__Prompt__.
Extract, from the records beneath this instruction, each line that contains the word "target".

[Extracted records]
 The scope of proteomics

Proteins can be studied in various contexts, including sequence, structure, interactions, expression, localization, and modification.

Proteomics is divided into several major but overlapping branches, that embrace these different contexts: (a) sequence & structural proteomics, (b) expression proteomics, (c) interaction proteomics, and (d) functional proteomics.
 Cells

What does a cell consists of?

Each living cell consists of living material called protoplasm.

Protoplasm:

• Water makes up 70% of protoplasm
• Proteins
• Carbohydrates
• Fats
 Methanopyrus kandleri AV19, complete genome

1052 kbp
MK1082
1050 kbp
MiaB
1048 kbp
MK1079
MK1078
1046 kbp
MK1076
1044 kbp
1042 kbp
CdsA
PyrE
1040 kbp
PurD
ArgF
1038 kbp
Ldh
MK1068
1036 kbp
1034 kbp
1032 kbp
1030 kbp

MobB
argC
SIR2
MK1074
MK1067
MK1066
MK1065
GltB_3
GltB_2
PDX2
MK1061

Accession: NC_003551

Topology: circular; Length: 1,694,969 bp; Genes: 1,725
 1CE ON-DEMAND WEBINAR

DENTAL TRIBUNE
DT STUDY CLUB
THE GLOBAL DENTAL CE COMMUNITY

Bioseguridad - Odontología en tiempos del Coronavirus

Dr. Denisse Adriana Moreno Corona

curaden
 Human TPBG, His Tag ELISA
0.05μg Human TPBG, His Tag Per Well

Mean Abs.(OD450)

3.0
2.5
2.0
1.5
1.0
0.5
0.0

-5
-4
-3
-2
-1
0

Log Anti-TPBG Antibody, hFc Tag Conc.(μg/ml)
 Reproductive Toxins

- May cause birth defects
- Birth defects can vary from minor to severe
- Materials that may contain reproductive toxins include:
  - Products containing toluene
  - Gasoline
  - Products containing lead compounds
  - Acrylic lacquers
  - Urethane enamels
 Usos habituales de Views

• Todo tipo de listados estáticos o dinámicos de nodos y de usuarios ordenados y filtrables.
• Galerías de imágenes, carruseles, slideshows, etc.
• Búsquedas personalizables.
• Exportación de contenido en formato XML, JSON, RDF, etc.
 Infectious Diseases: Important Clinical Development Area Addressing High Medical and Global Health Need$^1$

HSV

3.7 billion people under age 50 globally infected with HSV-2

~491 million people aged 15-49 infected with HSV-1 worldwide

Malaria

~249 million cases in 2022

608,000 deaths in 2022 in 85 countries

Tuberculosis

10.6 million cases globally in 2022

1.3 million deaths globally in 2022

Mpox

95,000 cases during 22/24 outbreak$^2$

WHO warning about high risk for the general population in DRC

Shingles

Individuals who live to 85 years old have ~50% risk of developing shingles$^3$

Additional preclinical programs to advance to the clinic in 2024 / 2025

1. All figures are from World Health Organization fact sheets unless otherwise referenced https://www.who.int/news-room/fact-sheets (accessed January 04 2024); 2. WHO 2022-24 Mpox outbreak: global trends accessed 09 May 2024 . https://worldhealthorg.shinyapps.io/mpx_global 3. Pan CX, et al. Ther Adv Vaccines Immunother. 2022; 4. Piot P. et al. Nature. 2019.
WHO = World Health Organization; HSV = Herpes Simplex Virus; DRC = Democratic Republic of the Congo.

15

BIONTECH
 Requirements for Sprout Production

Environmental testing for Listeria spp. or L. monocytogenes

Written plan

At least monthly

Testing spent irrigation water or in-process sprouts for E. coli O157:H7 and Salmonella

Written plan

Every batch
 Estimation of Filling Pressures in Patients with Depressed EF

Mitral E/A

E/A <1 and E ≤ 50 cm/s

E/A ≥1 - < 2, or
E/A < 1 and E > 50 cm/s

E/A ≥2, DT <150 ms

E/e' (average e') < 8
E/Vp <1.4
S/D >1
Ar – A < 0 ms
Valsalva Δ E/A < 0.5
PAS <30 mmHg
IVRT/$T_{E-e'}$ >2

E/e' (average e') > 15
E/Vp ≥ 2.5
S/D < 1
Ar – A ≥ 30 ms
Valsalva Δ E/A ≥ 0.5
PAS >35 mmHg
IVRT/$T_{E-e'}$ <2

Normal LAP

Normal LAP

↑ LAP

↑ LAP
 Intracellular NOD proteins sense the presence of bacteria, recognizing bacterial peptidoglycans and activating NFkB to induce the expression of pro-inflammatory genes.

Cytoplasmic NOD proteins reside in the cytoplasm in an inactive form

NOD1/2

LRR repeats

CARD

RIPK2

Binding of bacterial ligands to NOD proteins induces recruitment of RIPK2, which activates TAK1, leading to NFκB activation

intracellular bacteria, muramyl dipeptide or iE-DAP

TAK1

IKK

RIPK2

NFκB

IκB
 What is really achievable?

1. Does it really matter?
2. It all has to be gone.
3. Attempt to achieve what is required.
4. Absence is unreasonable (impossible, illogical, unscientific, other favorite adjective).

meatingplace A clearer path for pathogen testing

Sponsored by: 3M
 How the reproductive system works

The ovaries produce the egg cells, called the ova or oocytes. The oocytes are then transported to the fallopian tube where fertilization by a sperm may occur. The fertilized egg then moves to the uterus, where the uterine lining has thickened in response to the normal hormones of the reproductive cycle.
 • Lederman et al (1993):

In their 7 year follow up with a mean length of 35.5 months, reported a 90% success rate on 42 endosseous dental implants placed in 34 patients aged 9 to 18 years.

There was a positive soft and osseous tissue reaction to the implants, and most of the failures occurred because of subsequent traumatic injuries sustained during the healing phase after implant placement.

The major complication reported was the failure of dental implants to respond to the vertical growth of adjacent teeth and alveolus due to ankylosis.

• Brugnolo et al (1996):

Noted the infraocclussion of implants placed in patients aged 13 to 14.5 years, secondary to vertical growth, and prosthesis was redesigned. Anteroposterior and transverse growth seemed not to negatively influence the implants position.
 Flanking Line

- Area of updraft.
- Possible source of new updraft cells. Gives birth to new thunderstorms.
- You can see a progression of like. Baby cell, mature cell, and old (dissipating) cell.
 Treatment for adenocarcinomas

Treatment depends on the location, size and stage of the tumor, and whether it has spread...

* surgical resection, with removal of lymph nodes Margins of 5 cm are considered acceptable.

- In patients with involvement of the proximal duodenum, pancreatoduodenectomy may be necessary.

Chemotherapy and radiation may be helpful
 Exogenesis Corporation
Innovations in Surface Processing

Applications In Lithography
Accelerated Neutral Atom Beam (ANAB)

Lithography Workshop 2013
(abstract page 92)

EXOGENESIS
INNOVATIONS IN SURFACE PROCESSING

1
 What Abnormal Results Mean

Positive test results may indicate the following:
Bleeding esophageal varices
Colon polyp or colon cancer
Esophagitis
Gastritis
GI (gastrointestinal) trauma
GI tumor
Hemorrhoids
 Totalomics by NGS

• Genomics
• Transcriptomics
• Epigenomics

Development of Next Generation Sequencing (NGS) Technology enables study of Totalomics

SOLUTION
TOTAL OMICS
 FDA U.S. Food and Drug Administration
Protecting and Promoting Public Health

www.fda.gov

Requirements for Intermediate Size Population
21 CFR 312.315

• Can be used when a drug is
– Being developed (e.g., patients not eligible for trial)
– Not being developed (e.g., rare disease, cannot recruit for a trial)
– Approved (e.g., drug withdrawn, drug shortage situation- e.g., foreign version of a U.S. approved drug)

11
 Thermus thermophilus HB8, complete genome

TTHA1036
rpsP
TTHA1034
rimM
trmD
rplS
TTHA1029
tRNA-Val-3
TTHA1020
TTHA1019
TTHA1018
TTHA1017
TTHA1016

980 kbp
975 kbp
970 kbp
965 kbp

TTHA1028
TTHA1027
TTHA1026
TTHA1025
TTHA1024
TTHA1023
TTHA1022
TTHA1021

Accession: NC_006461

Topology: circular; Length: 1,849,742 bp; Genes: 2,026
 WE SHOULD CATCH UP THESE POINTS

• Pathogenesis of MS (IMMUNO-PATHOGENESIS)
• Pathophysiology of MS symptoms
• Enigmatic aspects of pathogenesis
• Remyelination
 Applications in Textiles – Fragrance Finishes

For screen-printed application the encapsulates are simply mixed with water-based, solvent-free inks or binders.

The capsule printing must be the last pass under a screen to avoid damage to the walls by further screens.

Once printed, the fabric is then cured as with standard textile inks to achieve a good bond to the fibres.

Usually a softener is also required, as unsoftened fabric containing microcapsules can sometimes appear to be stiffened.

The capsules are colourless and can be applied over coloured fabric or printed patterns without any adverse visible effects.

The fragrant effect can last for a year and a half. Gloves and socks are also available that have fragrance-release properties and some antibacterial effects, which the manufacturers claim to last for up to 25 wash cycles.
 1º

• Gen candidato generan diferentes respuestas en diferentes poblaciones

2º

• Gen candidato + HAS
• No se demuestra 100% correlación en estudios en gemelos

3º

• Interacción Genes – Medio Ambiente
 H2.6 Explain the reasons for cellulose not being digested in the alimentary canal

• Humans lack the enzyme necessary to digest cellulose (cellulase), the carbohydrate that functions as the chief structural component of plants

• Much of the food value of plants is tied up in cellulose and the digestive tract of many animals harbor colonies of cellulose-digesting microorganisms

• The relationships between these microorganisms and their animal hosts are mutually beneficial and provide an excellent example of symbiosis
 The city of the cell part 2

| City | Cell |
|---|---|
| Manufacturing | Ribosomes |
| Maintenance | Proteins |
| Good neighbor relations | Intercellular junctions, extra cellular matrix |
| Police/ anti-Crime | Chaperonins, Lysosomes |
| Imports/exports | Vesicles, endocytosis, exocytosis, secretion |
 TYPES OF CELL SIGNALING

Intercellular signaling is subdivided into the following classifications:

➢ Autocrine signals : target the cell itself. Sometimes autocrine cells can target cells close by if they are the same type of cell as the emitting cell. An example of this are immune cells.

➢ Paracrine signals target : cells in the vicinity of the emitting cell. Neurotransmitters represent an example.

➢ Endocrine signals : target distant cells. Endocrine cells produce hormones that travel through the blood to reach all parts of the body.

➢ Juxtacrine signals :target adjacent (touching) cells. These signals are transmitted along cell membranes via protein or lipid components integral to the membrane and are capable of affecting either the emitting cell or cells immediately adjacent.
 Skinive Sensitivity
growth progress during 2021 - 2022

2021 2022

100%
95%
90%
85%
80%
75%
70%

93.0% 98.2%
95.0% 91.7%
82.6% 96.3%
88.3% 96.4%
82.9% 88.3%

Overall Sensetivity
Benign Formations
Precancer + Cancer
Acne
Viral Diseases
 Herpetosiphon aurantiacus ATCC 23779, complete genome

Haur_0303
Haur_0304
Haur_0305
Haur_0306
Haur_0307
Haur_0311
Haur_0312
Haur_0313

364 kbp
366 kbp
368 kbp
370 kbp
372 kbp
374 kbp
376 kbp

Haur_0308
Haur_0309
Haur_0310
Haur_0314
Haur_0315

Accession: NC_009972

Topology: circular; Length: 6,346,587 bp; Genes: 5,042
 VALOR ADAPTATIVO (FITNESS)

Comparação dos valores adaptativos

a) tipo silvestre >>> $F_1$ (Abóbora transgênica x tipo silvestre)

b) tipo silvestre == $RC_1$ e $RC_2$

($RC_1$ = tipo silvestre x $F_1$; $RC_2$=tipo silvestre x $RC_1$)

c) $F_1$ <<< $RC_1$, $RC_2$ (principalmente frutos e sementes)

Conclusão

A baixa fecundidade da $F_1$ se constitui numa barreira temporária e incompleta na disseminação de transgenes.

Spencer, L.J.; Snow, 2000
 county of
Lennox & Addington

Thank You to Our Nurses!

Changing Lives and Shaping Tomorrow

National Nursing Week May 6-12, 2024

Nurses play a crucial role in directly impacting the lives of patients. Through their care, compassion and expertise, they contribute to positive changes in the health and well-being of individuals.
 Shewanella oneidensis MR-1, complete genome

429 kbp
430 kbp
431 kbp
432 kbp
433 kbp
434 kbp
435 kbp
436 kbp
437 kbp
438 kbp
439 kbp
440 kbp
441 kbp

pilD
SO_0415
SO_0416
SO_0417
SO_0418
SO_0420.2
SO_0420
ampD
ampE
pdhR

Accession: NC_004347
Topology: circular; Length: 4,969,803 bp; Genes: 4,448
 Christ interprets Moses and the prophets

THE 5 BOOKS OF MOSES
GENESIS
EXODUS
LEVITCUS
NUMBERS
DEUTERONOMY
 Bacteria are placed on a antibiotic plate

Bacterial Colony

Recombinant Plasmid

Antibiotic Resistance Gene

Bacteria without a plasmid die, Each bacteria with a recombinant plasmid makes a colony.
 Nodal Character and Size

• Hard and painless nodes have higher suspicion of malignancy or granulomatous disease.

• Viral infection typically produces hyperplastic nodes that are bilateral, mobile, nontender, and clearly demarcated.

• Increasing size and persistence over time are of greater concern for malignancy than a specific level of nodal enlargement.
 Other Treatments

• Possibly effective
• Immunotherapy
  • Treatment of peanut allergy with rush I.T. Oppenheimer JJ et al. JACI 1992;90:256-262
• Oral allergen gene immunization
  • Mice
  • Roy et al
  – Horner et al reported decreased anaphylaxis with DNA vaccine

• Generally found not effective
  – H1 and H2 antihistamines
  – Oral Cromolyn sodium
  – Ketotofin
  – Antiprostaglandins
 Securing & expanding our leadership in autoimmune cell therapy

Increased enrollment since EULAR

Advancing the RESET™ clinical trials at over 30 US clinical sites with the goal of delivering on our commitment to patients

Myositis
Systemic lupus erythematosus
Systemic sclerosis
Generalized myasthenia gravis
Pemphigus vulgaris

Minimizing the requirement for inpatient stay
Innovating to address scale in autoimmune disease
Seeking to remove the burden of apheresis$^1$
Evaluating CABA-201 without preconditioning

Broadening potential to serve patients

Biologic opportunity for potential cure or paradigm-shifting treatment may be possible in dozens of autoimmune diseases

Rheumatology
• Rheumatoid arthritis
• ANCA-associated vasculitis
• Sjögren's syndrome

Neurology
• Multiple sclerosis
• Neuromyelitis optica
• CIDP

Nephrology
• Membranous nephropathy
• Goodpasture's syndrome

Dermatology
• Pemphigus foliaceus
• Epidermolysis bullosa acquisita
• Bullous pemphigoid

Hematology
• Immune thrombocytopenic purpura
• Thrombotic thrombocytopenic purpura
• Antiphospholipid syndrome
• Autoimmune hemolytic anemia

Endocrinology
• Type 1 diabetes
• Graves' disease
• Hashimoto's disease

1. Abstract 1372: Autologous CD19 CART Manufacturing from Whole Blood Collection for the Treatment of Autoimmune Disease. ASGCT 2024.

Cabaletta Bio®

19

__Answer area__.
➢ Autocrine signals : target the cell itself. Sometimes autocrine cells can target cells close by if they are the same type of cell as the emitting cell. An example of this are immune cells.
➢ Paracrine signals target : cells in the vicinity of the emitting cell. Neurotransmitters represent an example.
➢ Endocrine signals : target distant cells. Endocrine cells produce hormones that travel through the blood to reach all parts of the body.
➢ Juxtacrine signals :target adjacent (touching) cells. These signals are transmitted along cell membranes via protein or lipid components integral to the membrane and are capable of affecting either the emitting cell or cells immediately adjacent.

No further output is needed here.